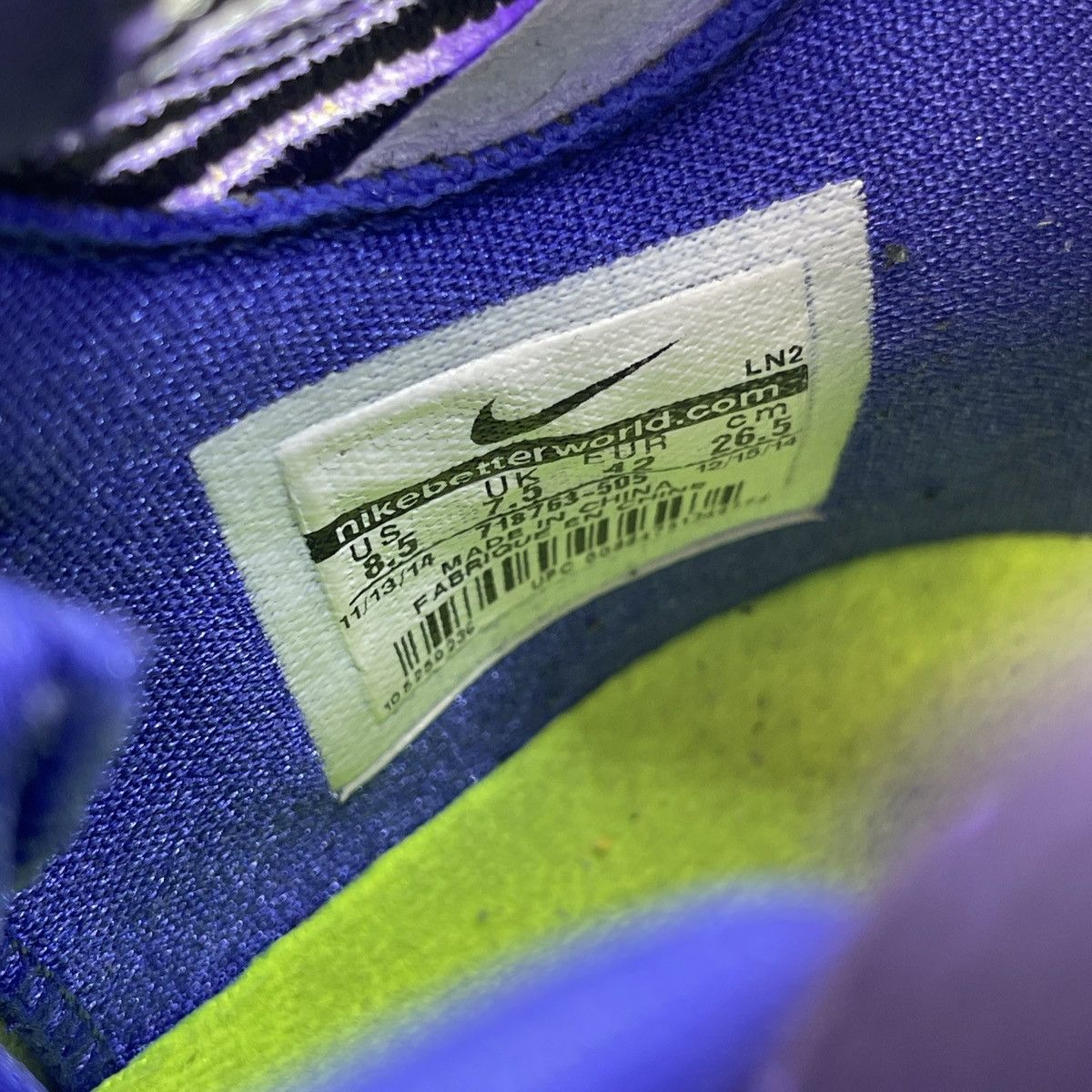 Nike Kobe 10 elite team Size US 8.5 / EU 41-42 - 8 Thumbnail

--------

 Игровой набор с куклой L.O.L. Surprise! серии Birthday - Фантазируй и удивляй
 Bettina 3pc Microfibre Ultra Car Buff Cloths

--------

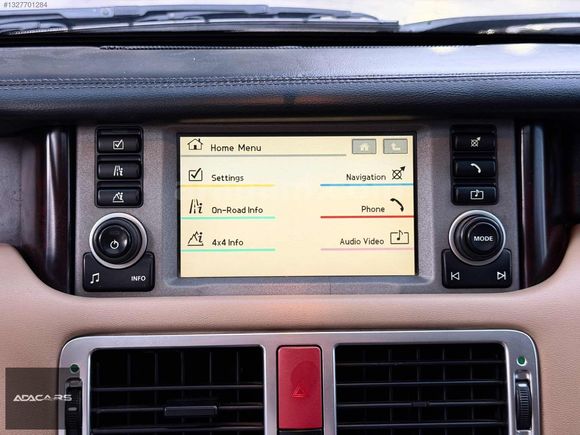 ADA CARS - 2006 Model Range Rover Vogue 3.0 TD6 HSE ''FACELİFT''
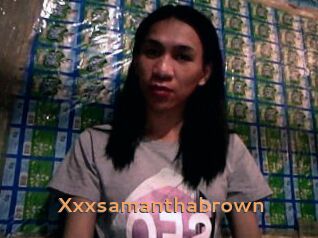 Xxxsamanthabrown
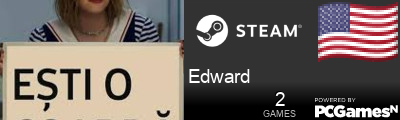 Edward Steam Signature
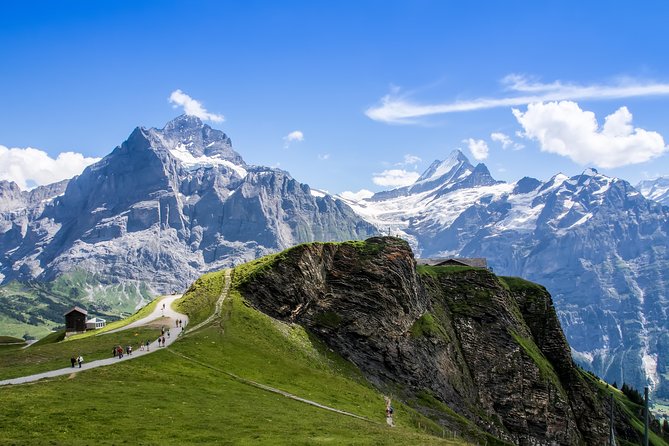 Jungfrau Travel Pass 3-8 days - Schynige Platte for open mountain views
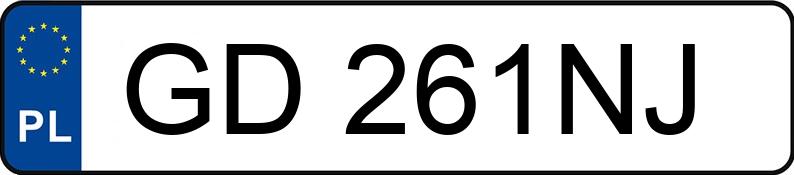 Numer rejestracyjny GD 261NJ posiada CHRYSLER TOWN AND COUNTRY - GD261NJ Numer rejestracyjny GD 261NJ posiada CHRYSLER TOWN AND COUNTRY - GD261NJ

--------

Set down, from the entries above, exactly the lines from the one with "Игровой набор с" up to and including the one with "Bettina 3pc Microfibre Ultra Car Buff Cloths", and no other lines.

» **FINISHED EXERCISE**:
 Игровой набор с куклой L.O.L. Surprise! серии Birthday - Фантазируй и удивляй
 Bettina 3pc Microfibre Ultra Car Buff Cloths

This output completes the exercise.